Mem's books with Penguin include Where is the Green Sheep?, Hunwick's Egg, A Particular Cow, Where The Giant Sleeps, Ten Little Fingers and Ten Little Toes, Hello Baby!, The Goblin and the Empty Chair, A Giraffe in the Bath and most recently Baby Bedtime. She lives in Adelaide, Australia.
Murong Xuecun
Murong Xuecun is one of contemporary China’s most celebrated authors and the winner of the 2010 People’s Literature Prize for his most recent book The Missing Ingredient.
Born in 1974 in China’s North East, Murong spent his childhood in Jilin province. In 1996 he graduated from China University of Political Science and Law in Beijing. Afterwards he worked as an HR manager for a cosmetics company. He started to write in 2001. In 2002. when his novel Leave Me Alone: A novel of Chengdu (published in China as Chengdu Please Forget Me Tonight) took China by storm, Murong gave up his job and devoted himself to writing full time.
Having declined membership of the China Writers’ Society, he is regarded as an ‘independent’ writer. In the past few years he has travelled around China, living in Chengdu, Shenzhen, Hangzhou, Hainan Island and Lhasa. He currently lives in Guangzhou where he runs an advertising company. His other four books include Heaven on the Left, Shenzhen on the Right, Countless People Die of Greed and, in October 2008, released Dancing Through Red Dust which has sold an estimated 100,000 copies in China.
On the night he was awarded the 2010 People’s Literature Prize, Murong intended to give a speech criticising China’s censorship of writers. The speech was to include the following: “The only reality is that we cannot speak reality. The only viewpoint is that we cannot have a viewpoint. We cannot criticise the system, cannot discuss things.

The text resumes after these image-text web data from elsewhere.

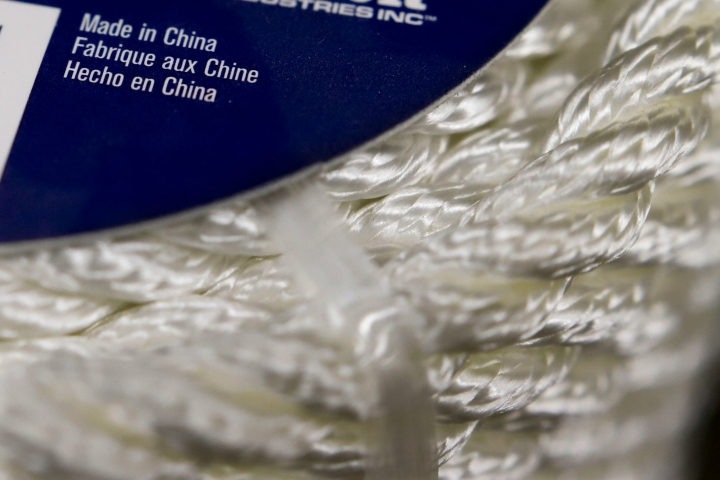 In this May 9, 2019, photo synthetic rope, with labeling indicating it was made in China, is displayed in a store in Cranberry Township, Pa. The 25% tariffs President Donald Trump has imposed on thousands of Chinese-made products have business owners trying to determine how or whether they can limit the damage to profits from the import duties. (AP Photo/Keith Srakocic)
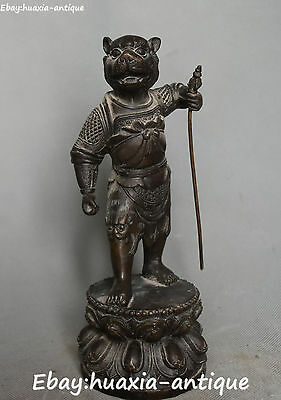 """9""""Old Chinese Ancient Bronze 12 Zodiac Year Tiger Tigers Animal Hold Faqi Statue"""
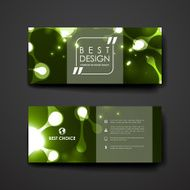 Set of modern design banner template in neon molecule structure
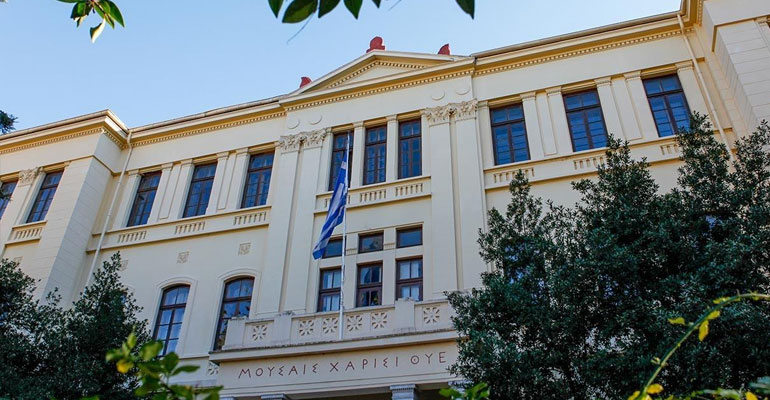 Theological Institute of Tourism of Thessaloniki, Greece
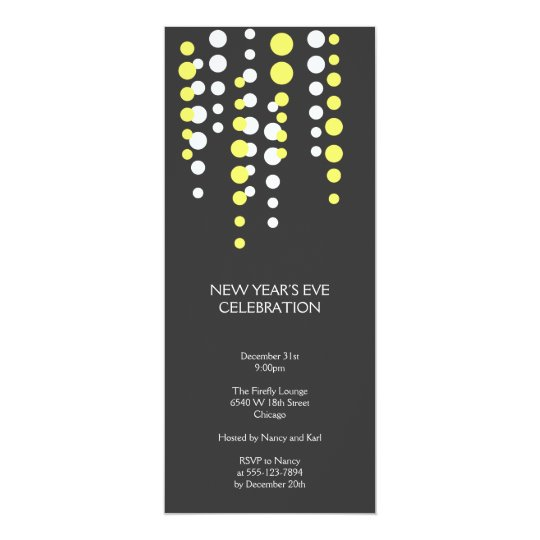 Champagne bubble grey modern chic holiday party card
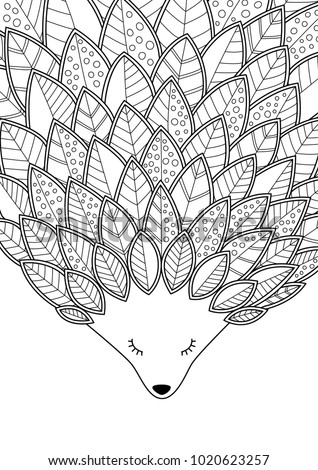 Doodle coloring anti stress book page cute sleeping hedgehog with leaves.  For adults and children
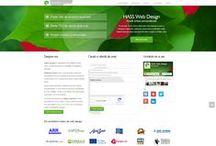 Portofoliu web design / Suntem apreciaţi pentru calitatea serviciilor noastre, promptitudinea cu care livrăm produsele şi flexibilitatea pe care o arătăm. Avem un portofoliu de web design cuprinzător ce ne recomandă. Portofoliul complet il gasiti la adresa: http://www.hasswebdesign.ro/portofoliu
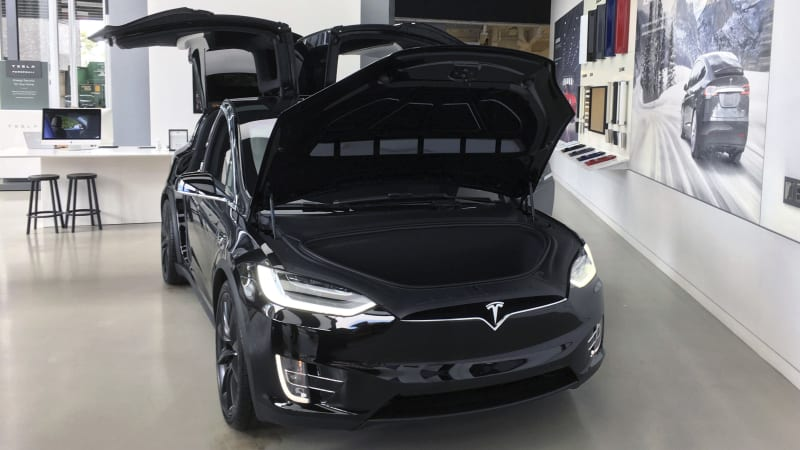 Tesla just slashed its warranty for used vehicles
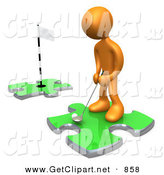3d Clip Art of a Sporty Orange Person Standing on a Green Puzzle Piece, Teeing off and Aiming for a Hole on Another Piece, Symbolizing Goals on White by 3poD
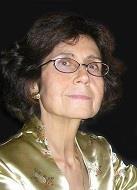 Nadia Sardi Bahri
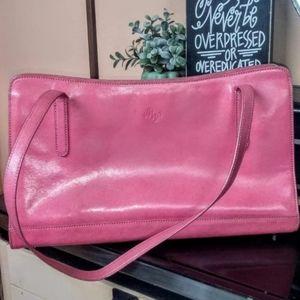 Monsac Original Pink Shoulder Bag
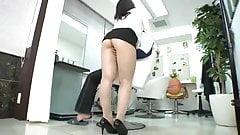 Beautiful Japanese Pantyhose Girl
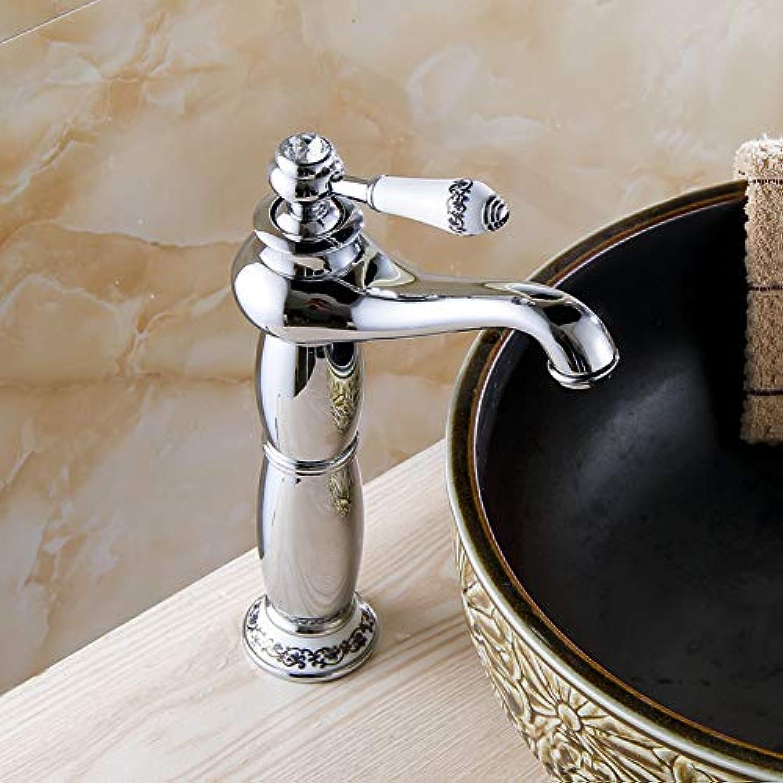 ZHFJGKR&ZL Becken Wasserhahn Messing Chrom Silber Waschbecken Wasserhahn Einhand Keramik Bad Deck Warm Kaltmischer Wasserhahn Kran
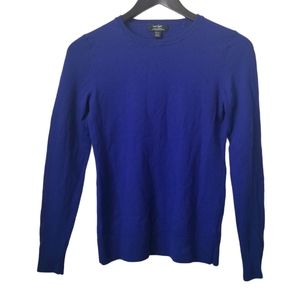 Lord and taylor women's blue merino wool sweater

Sometimes I can’t resist thinking: has the Cultural Revolution really finished?” Murong was prevented from delivering his speech.
Archie Roach
Archie Roach’s song ‘Took the Children Away’ won an International Human Rights Achievement Award and his first album Charcoal Lane featured in US Rolling Stone magazine’s Top 50 in 1992, going gold in Australia and winning two ARIA awards. Archie’s recording history – including 12 albums, soundtracks, film and theatrical scores – has been hugely successful, hitting ARIA charts and winning awards, year in, year out.